In June, legislation was passed allowing 9-year-old Rylie Maedler to use marijuana-based oils to alleviate her brain seizures. But her mother, Janie, said she knew even then the work was not yet finished.
The next step, she said, is for Rylie to be allowed to take her medicine while she's in school.
The first step was the passage of Rylie’s Law, which allows Delaware children under the age of 18 to use medical marijuana-based oils to treat intractable epilepsy and dystonia.
In 2013, Rylie was diagnosed with a benign bone tumor in her face. Surgery removed most of the tumor, but afterwards Rylie began suffering seizures.
The bill was introduced in May by Sen. Ernie Lopez, R-Lewes, and did not attract a single dissenting vote as it made its way through the legislative process.
Medical marijuana was legalized for adults in Delaware in 2011, during the 146th General Assembly. The state’s first dispensary, First State Compassion Center in Wilmington, opened June 26.
However federal and state regulations ban drugs, including marijuana, on school property, meaning, every day since school began, Rylie has been signed out by a parent, walked off school grounds, given her medicine, walked back into school and signed back in.
“We knew it was something that just couldn’t be put into the law,” Janie said. “It’s not the school’s fault at all. The school has been very understanding about it.”
Lopez said everybody involved with Rylie’s Law went into the process clear-eyed and open-minded. He said the goal last session was to get the oils legal in Delaware and then move on from there.

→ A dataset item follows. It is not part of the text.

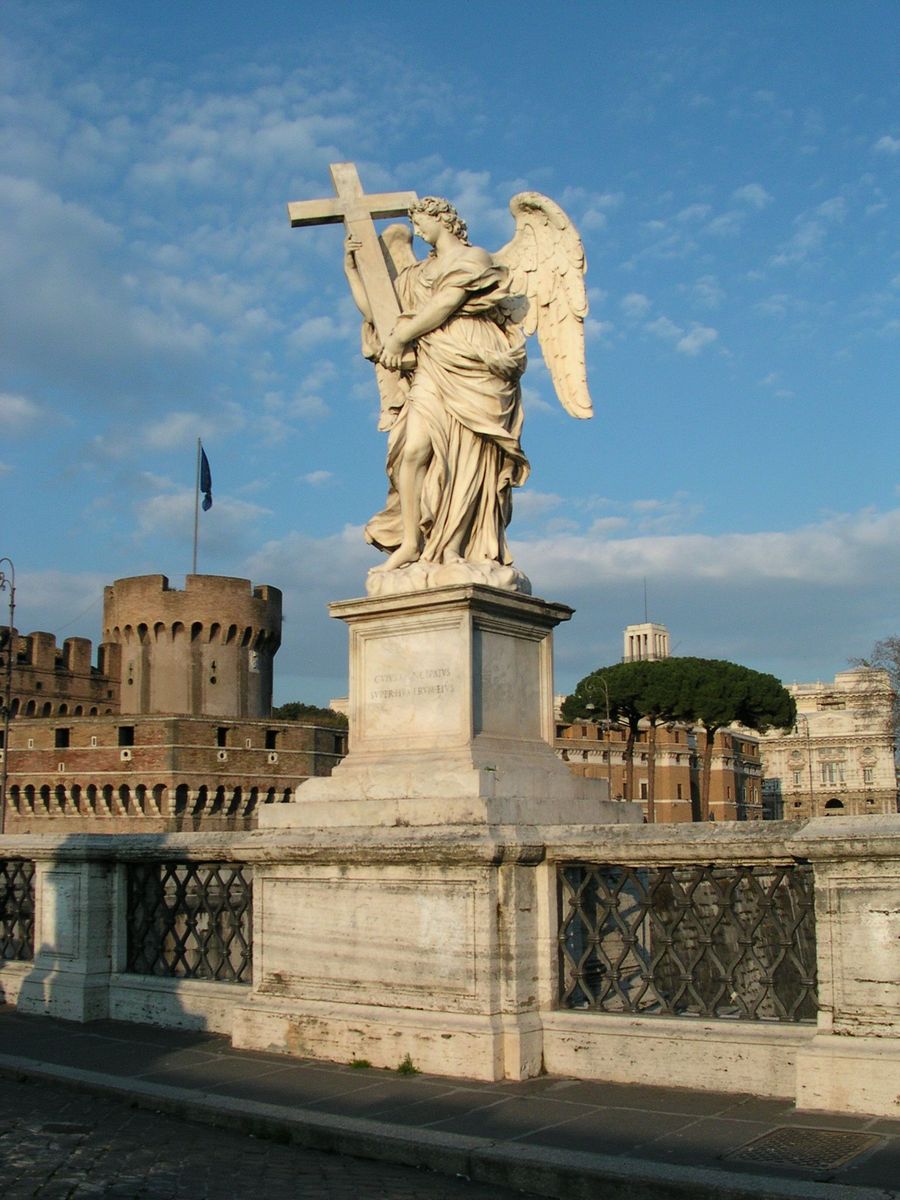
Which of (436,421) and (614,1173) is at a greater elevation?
(436,421)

“There’s still a need,” he said.
Lopez said he has begun circulating a draft bill he plans to introduce in February. “A bill like this takes time to craft,” he said. “It’s a definite goal for the 2016 session.”

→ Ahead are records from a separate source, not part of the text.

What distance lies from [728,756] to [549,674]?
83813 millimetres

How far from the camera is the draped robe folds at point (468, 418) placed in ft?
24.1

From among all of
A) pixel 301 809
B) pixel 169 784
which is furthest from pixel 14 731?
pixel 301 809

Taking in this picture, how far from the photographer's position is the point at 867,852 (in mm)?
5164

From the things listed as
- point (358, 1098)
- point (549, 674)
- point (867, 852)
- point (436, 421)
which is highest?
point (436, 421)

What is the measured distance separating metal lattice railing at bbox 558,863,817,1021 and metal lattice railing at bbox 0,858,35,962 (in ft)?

Lopez is not yet prepared to share the legislation, but, he said, examples of carry-in/carry-out legislation in Maine and New Jersey were good places to start. The specifics are a slightly different in each state, but in general, both states allow a parent to administer a nonsmokable form of medical marijuana on school grounds without fear of police action.
Maine passed the law earlier this year, while New Jersey law is waiting for a signature from Gov. Chris Christie.

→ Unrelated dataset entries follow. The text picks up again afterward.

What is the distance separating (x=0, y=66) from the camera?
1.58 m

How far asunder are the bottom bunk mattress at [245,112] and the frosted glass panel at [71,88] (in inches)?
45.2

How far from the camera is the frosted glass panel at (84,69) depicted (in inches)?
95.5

Lopez said his bill will be specific to Delaware, but these examples are a good path to follow.
Kelly Bachman, press secretary for Gov. Jack Markell, said the governor was proud to sign Rylie’s Law in June and looks forward to working with Lopez on the issue.
Lopez has not spoken to the governor about this issue, but Bachman wrote in an email that Markell "looks forward to reviewing his proposed legislation and hearing more from the senator if it is introduced.”
Lopez said he’s also looking forward to working with the Cape Henlopen School District. The schools have an important role in the process, he said.
“I don’t want them thinking this is something that’s going to be ramrodded through in Legislative Hall in Dover,” he said.
In the meantime, Janie tries to remain positive. She said she hoped a fix to the school situation would have come sooner, but, she said, she also understands Rylie happens to be the first student in the school district going through the process.
“We’re trail blazing,” she said laughing.